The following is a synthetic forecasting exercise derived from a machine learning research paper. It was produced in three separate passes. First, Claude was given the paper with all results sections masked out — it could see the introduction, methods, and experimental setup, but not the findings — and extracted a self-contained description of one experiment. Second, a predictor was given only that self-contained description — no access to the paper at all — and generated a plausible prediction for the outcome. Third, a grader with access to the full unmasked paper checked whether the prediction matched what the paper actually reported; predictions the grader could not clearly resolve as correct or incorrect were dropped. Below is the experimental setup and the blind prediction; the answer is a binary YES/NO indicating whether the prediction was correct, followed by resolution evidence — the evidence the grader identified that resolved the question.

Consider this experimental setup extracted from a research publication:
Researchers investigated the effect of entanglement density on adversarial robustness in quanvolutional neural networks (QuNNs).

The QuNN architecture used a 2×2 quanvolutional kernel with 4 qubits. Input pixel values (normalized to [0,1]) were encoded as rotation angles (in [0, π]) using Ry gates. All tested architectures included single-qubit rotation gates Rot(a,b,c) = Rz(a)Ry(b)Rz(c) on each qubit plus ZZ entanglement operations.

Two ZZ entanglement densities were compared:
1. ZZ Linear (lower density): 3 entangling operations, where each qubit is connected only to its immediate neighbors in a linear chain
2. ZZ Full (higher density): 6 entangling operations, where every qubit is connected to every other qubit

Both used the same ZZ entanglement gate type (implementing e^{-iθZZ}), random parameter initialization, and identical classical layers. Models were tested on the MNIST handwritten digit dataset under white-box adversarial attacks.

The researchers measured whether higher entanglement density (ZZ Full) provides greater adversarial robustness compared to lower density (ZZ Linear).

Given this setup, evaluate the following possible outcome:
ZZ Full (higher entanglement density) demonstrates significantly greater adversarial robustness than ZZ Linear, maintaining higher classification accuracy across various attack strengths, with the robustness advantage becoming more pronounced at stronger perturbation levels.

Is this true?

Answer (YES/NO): YES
------------------------------------------------
Work to complete → After locating the line with "Consider this experimental" above, return that line and every later line through the one with "Researchers investigated the", word for word and with nothing else.

Answer area →
Consider this experimental setup extracted from a research publication:
Researchers investigated the effect of entanglement density on adversarial robustness in quanvolutional neural networks (QuNNs).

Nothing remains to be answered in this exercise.